Positive new data for Johnson & Johnson single-shot COVID-19 vaccine on activity against Delta variant and long-lasting durability of response
Johnson & Johnson announced data that demonstrated its single-shot COVID-19 vaccine generated strong, persistent activity against the rapidly spreading Delta variant and other highly prevalent SARS-CoV-2 viral variants. In addition, the data showed that the durability of the immune response lasted through at least eight months, the length of time evaluated to date.

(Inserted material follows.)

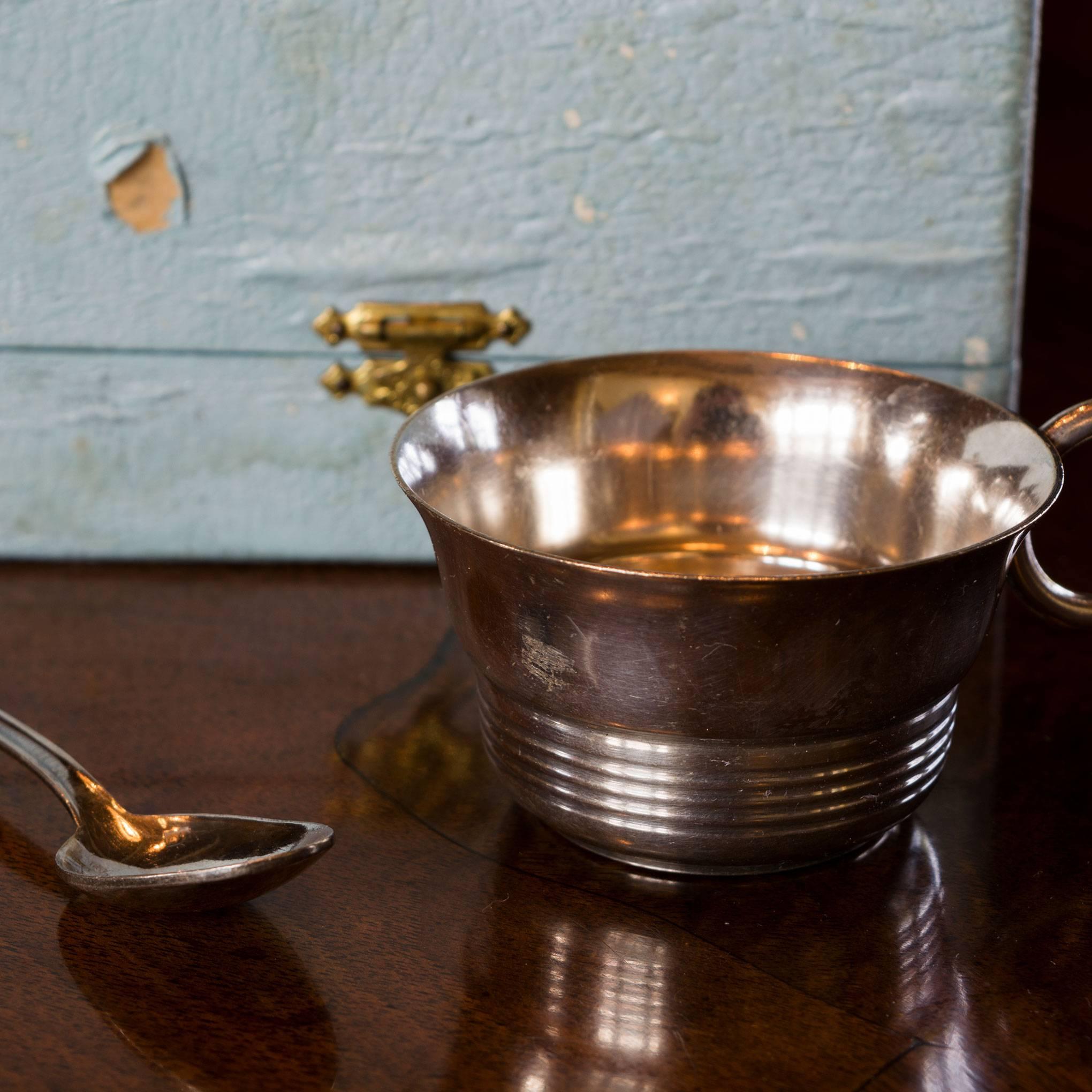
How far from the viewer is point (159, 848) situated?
1.46ft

The two preprint study summaries have been submitted to bioRxiv.”Current data for the eight months studied so far show that the single-shot Johnson & Johnson COVID-19 vaccine generates a strong neutralizing antibody response that does not wane; rather, we observe an improvement over time. In addition, we observe a persistent and particularly robust, durable cellular immune response,” said Mathai Mammen, M.D., Ph.D., Global Head, Janssen Research & Development, Johnson & Johnson. “With each new dataset, we build on our solid foundation of evidence that our single-shot COVID-19 vaccine plays a critical role in ending the pandemic, which continues to evolve and pose new challenges to global health.”
A preprint submitted by the Company to bioRxiv contains a new analysis from blood samples obtained from a subset of participants (n=8) in the Phase III ENSEMBLE study. These data showed that the Johnson & Johnson single-shot COVID-19 vaccine elicited neutralizing antibody activity against the Delta variant at an even higher level than what was recently observed for the Beta (B.1.351) variant in South Africa where high efficacy against severe/critical disease was demonstrated.
In the ENSEMBLE trial, Johnson & Johnson’s single-dose COVID-19 vaccine was 85 percent effective against severe/critical disease and demonstrated protection against hospitalization and death. The vaccine was consistently effective across all regions studied globally, including in South Africa and Brazil, where there was a high prevalence of rapidly emerging Beta and Zeta (P.2) variants during the study period.